The Real Events mode, which has become a staple of the MotoGP series since MotoGP 14, makes its debut in the MXGP series which at least helps connect you to the real-world MXGP. Key moments from the 2015 championship are played out in all-too brief video clips before you have to re-enact the event in-game by completing objectives, such as Ryan Villopoto’s miraculous recovery in which he still beat his rival after his bike stalled at the start of the race.
 
With the exception of Real Events, every mode can be played online with up to 12 players, and there’s a large selection of options to set up a lobby, from AI difficulty to enabling ir disabling collisions. It’s very easy to knock other players off their bike, so choosing races with collisions disabled is probably wise. MXGP 2 seems to have sustained a loyal online community - I found over a dozen lobbies to enter, which is surprising for a niche game. It's just a shame you can't track how long a match has left or spectate whilst waiting in the lobbies.
  
There's plenty of content in MXGP 2's long list of modes and features to keep motocross enthusiasts invested, but there's a strong feeling of déjà if you've played any of Milestone's previous games. The MXGP license has its limitations, but it's becoming a tiring routine.
 


MXGP 2 does at least include a handful of new modes to pad out its list of features on the back of the box. The new Stadium Series steers the series into Supercross territory with fictional indoor stadium tracks which are more compact compared to the MXGP tracks, but with only four forgettable tracks and no career implementation the Stadium Series adds little replay value and could easily have been released as DLC for MXGP.
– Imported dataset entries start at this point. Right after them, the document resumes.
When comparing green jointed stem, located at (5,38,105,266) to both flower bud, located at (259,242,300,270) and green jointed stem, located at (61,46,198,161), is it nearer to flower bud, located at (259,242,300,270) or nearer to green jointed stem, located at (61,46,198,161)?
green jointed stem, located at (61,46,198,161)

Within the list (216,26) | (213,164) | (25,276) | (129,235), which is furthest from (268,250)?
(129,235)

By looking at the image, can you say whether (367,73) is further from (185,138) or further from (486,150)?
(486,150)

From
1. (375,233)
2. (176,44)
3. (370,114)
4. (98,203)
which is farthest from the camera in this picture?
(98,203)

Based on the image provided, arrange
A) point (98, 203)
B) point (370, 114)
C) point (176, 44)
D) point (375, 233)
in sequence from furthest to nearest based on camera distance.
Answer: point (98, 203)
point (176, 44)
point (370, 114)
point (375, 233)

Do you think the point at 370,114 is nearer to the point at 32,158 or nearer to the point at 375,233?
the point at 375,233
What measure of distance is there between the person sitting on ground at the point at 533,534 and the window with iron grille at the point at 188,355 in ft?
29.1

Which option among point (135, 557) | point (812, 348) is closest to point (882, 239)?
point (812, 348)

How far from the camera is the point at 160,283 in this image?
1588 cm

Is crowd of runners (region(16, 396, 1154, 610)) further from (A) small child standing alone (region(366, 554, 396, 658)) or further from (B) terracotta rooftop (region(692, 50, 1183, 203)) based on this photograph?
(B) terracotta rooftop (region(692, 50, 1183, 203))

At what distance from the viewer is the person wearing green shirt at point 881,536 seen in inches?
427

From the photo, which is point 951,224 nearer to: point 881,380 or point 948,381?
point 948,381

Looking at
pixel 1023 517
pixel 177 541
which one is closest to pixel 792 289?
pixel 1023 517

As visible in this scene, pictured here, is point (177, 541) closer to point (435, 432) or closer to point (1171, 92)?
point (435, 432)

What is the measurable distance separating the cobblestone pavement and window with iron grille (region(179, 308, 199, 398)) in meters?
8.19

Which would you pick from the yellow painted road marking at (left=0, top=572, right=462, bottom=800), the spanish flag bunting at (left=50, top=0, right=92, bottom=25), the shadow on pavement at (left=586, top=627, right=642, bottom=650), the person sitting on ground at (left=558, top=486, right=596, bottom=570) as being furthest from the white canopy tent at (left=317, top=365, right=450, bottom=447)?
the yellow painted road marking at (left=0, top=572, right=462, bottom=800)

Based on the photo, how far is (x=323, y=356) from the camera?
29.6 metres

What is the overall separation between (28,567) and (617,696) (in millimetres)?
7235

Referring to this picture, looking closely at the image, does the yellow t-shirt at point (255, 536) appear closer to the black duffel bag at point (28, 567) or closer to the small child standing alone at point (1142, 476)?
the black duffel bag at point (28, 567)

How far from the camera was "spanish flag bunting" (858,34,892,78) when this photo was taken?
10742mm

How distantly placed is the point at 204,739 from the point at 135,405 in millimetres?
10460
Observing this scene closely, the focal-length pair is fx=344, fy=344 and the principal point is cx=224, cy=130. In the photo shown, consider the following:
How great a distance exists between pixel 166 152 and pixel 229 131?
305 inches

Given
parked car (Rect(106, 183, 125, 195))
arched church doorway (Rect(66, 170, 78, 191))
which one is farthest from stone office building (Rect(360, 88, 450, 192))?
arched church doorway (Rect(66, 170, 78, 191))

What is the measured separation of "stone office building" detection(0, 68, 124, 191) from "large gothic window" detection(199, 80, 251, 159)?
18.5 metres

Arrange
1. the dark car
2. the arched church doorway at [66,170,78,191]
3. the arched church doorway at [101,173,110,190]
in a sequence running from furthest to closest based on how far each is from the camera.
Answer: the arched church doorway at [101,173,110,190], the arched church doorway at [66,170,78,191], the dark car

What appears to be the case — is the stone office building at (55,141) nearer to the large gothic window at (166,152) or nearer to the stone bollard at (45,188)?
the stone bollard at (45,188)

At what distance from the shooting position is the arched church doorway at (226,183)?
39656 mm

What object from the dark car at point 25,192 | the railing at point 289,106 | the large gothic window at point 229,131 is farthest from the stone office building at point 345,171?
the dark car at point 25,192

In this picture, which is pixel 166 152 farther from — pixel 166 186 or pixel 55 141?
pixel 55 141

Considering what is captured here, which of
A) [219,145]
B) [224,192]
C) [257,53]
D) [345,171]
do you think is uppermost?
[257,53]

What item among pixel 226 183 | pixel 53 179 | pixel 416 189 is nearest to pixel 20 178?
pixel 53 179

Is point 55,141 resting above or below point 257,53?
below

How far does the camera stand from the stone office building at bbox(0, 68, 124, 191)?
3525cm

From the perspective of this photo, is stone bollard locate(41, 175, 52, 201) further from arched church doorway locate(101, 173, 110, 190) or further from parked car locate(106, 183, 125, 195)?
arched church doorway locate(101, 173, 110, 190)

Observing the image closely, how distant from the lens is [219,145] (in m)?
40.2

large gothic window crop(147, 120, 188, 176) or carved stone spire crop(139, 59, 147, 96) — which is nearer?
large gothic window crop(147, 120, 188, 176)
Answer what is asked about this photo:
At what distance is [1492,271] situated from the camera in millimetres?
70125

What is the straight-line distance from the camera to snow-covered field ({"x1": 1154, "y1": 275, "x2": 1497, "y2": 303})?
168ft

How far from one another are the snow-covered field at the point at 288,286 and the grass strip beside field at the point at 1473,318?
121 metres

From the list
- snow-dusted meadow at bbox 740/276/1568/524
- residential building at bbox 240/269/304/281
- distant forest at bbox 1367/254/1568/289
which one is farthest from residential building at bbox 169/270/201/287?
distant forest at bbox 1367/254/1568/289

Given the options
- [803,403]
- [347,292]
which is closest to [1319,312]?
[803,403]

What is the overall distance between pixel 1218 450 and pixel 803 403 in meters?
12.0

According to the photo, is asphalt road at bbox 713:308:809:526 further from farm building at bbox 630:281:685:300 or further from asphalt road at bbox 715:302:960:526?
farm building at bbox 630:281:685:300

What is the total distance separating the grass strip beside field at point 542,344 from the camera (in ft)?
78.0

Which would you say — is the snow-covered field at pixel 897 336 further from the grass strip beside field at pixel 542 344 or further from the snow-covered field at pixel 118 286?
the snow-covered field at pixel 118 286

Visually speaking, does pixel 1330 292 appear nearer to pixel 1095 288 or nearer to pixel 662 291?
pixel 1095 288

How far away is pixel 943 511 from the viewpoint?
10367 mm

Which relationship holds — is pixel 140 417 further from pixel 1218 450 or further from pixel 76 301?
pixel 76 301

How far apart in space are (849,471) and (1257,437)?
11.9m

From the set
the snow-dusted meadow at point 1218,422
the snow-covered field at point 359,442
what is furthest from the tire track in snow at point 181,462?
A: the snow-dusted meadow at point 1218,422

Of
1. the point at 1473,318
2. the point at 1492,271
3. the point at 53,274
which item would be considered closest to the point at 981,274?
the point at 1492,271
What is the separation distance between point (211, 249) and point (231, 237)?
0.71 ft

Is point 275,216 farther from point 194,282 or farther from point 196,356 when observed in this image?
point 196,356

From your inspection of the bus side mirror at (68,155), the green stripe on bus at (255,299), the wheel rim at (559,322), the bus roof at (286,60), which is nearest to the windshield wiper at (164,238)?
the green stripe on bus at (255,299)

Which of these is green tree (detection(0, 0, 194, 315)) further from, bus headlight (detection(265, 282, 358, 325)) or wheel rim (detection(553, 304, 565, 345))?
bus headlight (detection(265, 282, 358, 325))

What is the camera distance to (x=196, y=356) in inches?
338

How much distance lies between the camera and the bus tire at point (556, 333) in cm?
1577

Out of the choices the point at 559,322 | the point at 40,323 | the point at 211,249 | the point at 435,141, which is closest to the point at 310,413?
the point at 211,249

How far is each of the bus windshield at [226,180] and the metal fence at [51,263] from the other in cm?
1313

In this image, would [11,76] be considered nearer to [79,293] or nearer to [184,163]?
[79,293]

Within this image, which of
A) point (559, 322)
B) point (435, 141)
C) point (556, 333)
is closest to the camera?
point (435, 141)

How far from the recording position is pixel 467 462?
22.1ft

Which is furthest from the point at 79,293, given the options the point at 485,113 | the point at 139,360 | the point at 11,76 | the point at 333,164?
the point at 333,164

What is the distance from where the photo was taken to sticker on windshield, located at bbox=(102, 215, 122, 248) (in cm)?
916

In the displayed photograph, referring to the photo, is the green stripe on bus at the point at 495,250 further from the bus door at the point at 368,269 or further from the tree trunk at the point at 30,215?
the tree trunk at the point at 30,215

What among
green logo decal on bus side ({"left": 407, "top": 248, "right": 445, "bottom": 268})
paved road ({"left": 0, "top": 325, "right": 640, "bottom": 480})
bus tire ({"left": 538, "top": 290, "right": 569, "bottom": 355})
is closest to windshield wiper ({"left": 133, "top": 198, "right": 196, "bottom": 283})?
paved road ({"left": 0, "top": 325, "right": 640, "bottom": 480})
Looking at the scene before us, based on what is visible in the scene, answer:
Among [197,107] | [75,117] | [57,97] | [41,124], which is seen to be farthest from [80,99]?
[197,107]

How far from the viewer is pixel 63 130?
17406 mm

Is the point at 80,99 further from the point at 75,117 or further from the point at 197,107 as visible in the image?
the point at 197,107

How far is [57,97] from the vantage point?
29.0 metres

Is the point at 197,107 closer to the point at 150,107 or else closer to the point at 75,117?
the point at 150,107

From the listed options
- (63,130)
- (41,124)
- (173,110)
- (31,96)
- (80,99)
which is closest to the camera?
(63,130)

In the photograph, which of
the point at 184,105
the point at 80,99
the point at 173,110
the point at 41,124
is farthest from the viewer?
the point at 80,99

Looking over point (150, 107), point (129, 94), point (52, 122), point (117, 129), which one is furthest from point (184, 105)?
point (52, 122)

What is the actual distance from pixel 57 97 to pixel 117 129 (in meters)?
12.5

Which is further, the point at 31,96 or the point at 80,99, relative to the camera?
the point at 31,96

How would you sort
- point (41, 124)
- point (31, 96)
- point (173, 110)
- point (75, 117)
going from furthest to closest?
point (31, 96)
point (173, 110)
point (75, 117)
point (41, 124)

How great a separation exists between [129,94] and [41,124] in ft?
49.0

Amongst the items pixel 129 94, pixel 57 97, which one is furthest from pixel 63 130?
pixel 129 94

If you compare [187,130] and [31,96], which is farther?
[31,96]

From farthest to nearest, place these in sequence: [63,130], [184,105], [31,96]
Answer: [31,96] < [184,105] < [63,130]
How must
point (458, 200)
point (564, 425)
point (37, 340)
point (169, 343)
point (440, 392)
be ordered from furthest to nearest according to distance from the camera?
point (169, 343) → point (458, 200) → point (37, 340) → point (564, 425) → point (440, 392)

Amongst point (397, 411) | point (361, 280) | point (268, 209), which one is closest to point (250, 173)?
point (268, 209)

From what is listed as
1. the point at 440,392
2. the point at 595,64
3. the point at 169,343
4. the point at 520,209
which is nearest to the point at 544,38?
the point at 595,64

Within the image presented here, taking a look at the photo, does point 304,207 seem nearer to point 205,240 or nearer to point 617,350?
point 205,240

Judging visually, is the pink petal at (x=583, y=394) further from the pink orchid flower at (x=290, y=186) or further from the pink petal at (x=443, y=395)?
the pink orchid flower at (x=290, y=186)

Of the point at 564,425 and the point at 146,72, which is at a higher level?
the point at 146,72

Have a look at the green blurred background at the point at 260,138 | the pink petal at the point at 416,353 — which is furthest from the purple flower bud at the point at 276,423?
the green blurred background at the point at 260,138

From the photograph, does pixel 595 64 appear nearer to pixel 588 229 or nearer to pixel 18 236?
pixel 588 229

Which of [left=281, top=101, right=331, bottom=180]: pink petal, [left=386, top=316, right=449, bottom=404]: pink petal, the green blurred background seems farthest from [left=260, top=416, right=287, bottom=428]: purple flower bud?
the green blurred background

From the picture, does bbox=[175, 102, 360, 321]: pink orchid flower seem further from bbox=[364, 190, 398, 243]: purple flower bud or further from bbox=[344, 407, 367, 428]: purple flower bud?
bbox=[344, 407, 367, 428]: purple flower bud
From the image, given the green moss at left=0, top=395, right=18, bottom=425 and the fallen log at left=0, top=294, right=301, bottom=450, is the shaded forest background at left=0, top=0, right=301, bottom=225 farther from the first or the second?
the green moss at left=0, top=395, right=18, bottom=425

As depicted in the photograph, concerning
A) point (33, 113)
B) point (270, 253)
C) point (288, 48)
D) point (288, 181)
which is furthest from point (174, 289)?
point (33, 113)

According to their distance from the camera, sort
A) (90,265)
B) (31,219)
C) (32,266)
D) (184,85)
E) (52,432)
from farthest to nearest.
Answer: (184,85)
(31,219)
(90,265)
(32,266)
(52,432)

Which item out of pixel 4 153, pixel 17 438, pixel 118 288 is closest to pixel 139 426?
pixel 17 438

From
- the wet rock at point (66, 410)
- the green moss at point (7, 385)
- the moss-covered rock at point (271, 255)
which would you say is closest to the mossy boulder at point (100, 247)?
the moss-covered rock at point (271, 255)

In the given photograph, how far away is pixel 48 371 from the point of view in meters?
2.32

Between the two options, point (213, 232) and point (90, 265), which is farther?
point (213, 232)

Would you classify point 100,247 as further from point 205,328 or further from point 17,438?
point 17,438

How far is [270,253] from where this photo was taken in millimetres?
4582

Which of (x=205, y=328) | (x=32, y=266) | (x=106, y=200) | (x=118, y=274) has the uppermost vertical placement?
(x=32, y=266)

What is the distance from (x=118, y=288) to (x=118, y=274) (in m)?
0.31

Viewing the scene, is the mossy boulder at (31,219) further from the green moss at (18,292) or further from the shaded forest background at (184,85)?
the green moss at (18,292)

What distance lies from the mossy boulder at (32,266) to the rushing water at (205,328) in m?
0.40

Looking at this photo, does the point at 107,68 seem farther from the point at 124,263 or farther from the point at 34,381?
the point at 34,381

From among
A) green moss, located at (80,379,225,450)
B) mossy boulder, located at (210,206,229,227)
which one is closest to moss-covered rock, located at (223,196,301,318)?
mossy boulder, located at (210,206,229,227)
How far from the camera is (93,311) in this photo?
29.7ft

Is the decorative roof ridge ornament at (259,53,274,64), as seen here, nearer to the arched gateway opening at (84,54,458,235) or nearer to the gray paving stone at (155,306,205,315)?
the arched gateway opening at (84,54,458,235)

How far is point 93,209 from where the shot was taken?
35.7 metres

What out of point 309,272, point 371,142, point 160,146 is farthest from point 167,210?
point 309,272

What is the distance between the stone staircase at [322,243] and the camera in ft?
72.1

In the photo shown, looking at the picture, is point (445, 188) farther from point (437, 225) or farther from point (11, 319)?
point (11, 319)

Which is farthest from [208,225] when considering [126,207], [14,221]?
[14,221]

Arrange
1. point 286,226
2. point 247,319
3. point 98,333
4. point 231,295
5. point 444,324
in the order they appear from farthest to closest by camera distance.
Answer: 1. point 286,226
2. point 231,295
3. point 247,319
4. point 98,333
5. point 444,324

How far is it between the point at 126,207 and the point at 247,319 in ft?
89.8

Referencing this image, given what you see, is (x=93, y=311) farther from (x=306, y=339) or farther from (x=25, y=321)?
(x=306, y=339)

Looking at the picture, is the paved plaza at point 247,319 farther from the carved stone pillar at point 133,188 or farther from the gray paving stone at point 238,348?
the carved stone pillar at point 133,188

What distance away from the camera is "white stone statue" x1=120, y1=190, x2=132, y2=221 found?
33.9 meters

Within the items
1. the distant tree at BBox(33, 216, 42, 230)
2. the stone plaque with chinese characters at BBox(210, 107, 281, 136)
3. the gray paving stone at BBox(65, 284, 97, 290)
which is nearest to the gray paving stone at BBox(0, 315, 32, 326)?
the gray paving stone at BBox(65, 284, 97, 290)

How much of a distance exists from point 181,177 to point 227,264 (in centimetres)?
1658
MXGP 2 also focuses solely on the racing aspect when supercross games usually let you perform tricks, which could have been a fun, lighthearted distraction to the hard grind of racing. Unsurprisingly, MX. vs ATV Supercross Encore (notably the only direct rival to MXGP 2 on the market) offers a better representation of supercross.

Meanwhile, the new Monster Energy Motocross of Nations (MX0N) mode offers a more fleshed out experience. Based on the real annual event hosted after the main MXGP championship, each event is team-based as nations compete to achieve the best score with a different rider representing each nation in three consecutive events.
 
These additions aren't enough to justify MXGP 2 being a full priced sequel, however - particularly when aspects like the track deformation, career presentation and first person camera are a step back from the first game.

MXGP 2 is a fun, authentic, but ultimately mediocre motocross game that handles well and is packed with content for the fans, but it doesn’t do nearly enough to improve on the foundation built by its predecessor. This is more MXGP 1.5 than MXGP 2.